Sampai saat ini, sertifikat penghargaan dari Belanda itu pun tidak pernah sampai ke tangannya.
Bagi Sipon, apa yang ditulis oleh Wiji dalam puisi adalah sebuah kenyataan di lingkungannya.
Ia juga tidak mengerti, mengapa suaminya menjadi buron Orde Baru, bahkan sampai harus hilang.
Pasalnya, di mata Sipon, Wiji Thukul adalah sosok suami yang bersahaja, bertanggung jawab, serta mau memahami pendapat istri.
Kepada Sipon, Wiji Thukul juga selalu menekankan sikap jujur dan terus terang.
“Suami saya selalu mengajarkan, kita tidak perlu malu mengungkapkan keadaan kita sebenarnya,” kata Sipon.
“Kami berasal dari keluarga miskin. Ayah Wiji Thukul, Pak Wito Kemis, penarik becak, dan kebetulan bapak saya juga penarik becak.”
“Jadi, buat apa malu? Asal pekerjaan itu halal,” ucap Sipon.
Selama hidupnya, Wiji Thukul bekerja sebagai buruh serabutan. Terakhir, ia menekuni pekerjaan sebagai tukang pelitur.
Adapun Sipon, untuk memenuhi kebutuhan keluarga, ia membantu dengan menjahit dan membuat baju konveksi.
Lalu, dipasarkan hingga ke Malioboro, Yogyakarta.
Baca Juga:
Sepengetahuan Sipon, suaminya bukanlah aktivis Partai Rakyat Demokratik (PRD).
Namun, Wiji Thukul memang kerap terlibat sejumlah aksi buruh di sekitar Surakarta, yang beberapa di antaranya digerakkan oleh para aktivis PRD.
“Sewaktu deklarasi PRD di Jakarta, Wiji Thukul memang diminta membacakan puisinya,” ungkap Sipon.
Belakangan diketahui, bahwa Wiji Thukul aktif di Jaringan Kebudayaan Rakyat (Jaker), yang berafiliasi dengan PRD.
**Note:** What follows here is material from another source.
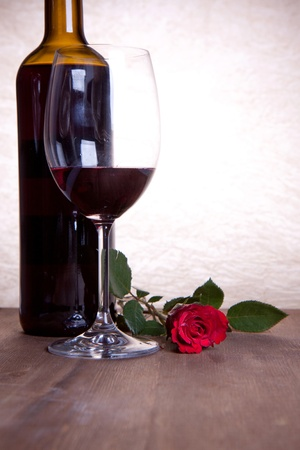 bottle and glass with red wine and beautiful red rose photo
Saat Orde Baru mengumumkan bahwa PRD merupakan partai terlarang pada 1997, Wiji Thukul pun ikut menjadi buron.
Pemerintah–melalui Menko bidang Politik dan Keamanan waktu itu, Soesilo Soedarman–pada 28 Desember 1997, yang mengumumkan status tersebut.
Wiji, ketika dinyatakan sebagai buron di televisi, ia tengah terbaring sakit di rumahnya.
Ia sakit setelah diciduk dan dihajar aparat keamanan, karena terlibat aksi mogok buruh di PT Sritex Sukoharjo, Maret 1996.
Kelopak mata kanan Wiji Thukul, sobek. Retina matanya juga terganggu, akibat dihajar dengan popor senapan.
Akankah keberadaan Wiji Thukul, terungkap jelas? Siapa yang benar-benar dapat mengungkapnya?